Source records:
────────────────

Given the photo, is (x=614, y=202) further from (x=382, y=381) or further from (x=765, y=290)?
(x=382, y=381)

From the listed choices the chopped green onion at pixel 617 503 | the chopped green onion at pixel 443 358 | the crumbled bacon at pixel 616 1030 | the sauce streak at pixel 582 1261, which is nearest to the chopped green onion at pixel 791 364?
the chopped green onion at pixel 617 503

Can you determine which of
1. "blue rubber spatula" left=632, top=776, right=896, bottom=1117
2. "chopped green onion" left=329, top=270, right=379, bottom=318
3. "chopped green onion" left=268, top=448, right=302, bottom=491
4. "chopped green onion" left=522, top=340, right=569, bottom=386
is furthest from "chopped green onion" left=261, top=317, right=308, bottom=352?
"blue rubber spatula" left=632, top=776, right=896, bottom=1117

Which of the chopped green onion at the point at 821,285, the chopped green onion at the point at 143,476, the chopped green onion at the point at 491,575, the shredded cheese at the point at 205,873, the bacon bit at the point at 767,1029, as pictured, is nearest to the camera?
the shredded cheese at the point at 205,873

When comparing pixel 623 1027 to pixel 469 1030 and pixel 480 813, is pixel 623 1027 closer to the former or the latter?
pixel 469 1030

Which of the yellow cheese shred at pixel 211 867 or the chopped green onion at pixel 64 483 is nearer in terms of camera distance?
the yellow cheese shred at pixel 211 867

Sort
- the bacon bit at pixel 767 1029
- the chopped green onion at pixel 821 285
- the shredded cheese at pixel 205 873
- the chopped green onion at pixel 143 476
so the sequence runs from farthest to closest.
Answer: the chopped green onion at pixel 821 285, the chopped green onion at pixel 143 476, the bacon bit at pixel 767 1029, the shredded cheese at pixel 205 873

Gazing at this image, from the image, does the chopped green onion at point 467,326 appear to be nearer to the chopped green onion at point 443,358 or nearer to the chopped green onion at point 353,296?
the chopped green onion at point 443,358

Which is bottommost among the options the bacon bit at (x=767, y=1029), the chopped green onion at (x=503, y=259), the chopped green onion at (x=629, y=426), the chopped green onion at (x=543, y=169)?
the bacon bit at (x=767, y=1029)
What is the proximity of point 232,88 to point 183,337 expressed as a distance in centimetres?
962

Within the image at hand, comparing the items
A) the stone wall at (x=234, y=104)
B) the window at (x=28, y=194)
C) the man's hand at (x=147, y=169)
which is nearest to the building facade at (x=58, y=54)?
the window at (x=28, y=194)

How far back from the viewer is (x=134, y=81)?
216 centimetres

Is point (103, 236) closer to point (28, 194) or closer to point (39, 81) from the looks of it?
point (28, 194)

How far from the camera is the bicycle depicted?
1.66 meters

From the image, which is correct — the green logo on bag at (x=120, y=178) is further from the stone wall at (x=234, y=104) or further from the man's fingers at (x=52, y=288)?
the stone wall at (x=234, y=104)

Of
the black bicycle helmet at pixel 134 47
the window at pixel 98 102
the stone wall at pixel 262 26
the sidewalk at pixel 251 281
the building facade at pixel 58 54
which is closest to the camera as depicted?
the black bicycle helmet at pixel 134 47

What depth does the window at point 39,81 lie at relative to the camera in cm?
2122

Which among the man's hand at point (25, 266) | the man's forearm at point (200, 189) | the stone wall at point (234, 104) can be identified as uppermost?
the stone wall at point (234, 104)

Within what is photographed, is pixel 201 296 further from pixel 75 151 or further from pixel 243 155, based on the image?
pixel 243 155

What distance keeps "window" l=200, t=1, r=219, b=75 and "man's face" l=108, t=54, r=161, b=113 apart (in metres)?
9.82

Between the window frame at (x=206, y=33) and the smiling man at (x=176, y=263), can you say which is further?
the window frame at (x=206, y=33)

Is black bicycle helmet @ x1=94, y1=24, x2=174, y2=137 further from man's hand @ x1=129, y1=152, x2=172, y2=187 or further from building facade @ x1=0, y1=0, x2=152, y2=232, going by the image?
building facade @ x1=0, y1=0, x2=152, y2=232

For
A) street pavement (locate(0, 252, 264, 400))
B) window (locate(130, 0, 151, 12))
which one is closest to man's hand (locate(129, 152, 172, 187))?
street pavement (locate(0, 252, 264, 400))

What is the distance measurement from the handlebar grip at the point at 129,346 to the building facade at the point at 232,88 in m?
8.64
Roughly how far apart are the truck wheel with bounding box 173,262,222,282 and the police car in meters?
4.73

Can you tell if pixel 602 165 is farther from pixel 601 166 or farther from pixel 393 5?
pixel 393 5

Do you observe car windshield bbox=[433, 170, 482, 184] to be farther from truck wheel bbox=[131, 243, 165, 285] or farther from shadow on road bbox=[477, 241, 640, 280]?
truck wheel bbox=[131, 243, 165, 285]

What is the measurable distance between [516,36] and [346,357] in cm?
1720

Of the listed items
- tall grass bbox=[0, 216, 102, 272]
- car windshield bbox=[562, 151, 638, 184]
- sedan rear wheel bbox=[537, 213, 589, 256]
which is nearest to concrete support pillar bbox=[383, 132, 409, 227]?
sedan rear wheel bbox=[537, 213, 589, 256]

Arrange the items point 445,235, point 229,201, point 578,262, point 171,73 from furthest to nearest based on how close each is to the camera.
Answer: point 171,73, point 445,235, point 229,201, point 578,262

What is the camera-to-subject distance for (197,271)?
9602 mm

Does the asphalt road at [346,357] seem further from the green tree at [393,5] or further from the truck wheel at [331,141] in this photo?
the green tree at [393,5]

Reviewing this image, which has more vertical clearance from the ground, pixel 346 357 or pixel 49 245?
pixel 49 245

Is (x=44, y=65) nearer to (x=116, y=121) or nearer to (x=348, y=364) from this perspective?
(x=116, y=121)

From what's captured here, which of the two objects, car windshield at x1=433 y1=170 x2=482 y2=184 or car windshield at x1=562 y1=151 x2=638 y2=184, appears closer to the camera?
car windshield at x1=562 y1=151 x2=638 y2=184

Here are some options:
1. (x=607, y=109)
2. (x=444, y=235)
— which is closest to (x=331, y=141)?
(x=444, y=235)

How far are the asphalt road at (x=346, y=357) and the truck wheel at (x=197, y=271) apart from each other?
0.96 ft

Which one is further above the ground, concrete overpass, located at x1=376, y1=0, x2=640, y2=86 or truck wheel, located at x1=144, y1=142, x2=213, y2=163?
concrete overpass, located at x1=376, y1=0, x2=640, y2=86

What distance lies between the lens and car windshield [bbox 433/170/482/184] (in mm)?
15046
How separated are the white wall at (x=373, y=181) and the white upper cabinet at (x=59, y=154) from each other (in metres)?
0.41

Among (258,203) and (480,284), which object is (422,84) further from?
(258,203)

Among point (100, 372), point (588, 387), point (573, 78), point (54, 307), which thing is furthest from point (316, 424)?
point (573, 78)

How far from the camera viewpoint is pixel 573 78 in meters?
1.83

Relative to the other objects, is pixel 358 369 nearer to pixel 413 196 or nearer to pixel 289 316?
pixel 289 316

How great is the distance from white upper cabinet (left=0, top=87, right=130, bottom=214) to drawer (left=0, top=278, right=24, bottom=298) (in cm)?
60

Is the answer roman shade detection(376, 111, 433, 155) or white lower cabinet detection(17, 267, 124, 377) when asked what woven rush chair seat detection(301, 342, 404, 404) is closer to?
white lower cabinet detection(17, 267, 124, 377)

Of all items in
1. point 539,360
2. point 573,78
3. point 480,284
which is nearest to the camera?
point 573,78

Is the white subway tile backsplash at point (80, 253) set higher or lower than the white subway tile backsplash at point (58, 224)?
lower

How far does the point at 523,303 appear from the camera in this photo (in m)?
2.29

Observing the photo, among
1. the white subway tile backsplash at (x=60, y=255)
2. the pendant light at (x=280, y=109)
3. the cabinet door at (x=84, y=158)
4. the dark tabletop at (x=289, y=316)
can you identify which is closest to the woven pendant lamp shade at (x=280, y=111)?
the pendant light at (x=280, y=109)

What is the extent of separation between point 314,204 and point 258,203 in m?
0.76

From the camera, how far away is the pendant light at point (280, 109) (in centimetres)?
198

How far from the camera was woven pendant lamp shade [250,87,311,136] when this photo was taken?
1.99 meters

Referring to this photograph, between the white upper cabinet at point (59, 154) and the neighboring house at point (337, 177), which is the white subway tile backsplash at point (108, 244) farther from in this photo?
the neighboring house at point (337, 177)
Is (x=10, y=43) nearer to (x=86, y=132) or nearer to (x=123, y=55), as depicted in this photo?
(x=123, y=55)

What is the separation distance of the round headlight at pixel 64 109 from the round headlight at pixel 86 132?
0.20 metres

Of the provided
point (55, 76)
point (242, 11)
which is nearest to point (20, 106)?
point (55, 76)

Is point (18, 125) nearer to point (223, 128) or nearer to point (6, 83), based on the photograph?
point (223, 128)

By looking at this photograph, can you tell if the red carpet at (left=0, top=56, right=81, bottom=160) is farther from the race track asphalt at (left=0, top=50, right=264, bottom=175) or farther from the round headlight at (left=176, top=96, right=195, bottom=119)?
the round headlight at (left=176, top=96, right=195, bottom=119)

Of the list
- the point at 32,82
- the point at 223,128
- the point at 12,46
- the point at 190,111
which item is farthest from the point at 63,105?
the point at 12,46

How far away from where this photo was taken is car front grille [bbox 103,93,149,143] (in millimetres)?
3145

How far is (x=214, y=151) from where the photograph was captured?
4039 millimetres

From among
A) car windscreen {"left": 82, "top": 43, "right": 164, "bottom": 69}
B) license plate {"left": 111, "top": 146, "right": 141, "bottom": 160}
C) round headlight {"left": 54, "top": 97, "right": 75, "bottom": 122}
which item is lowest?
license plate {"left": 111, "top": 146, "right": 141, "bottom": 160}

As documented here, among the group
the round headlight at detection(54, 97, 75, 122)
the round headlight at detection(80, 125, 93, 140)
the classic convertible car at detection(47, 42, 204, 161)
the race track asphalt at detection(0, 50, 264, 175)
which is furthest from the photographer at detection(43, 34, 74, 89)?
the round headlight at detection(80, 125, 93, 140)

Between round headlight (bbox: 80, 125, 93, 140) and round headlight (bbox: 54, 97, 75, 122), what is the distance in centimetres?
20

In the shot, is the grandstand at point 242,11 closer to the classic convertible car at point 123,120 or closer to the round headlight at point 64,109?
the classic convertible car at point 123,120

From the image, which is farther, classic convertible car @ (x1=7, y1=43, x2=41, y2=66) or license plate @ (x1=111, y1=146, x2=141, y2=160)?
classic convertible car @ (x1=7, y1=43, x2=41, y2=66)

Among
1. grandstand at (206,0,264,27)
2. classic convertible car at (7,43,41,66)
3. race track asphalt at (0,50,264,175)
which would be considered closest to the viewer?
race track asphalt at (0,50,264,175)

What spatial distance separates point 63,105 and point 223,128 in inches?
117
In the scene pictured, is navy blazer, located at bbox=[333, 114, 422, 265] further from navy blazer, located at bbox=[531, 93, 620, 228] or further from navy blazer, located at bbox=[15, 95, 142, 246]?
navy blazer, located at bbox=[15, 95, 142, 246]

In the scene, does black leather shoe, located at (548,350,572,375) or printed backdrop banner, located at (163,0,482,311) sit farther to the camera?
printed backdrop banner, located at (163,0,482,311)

────────────────

** THE EXERCISE **
In the entries above, take the line containing "How far is (x=214, y=151)" and each later line through the last, and repeat them exactly. Output nothing else.

** OUTPUT OF THE EXERCISE **
How far is (x=214, y=151) from where the photograph was captured?
4039 millimetres

From among
A) car windscreen {"left": 82, "top": 43, "right": 164, "bottom": 69}
B) license plate {"left": 111, "top": 146, "right": 141, "bottom": 160}
C) round headlight {"left": 54, "top": 97, "right": 75, "bottom": 122}
which item is lowest?
license plate {"left": 111, "top": 146, "right": 141, "bottom": 160}

As documented here, among the group
the round headlight at detection(54, 97, 75, 122)
the round headlight at detection(80, 125, 93, 140)
the classic convertible car at detection(47, 42, 204, 161)
the race track asphalt at detection(0, 50, 264, 175)
which is furthest from the photographer at detection(43, 34, 74, 89)?
the round headlight at detection(80, 125, 93, 140)

Between round headlight (bbox: 80, 125, 93, 140) and round headlight (bbox: 54, 97, 75, 122), what is the distance in centimetres?
20

In the shot, is the grandstand at point 242,11 closer to the classic convertible car at point 123,120 or closer to the round headlight at point 64,109?
the classic convertible car at point 123,120

From the image, which is farther, classic convertible car @ (x1=7, y1=43, x2=41, y2=66) or license plate @ (x1=111, y1=146, x2=141, y2=160)?
classic convertible car @ (x1=7, y1=43, x2=41, y2=66)

Among
1. grandstand at (206,0,264,27)
2. classic convertible car at (7,43,41,66)
3. race track asphalt at (0,50,264,175)
which would be considered closest to the viewer?
race track asphalt at (0,50,264,175)

What spatial distance separates point 63,105 and point 223,128 in inches?
117
In the scene pictured, is navy blazer, located at bbox=[333, 114, 422, 265] further from navy blazer, located at bbox=[531, 93, 620, 228] or further from navy blazer, located at bbox=[15, 95, 142, 246]?
navy blazer, located at bbox=[15, 95, 142, 246]

In the scene, does black leather shoe, located at (548,350,572,375) or printed backdrop banner, located at (163,0,482,311) sit farther to the camera?
printed backdrop banner, located at (163,0,482,311)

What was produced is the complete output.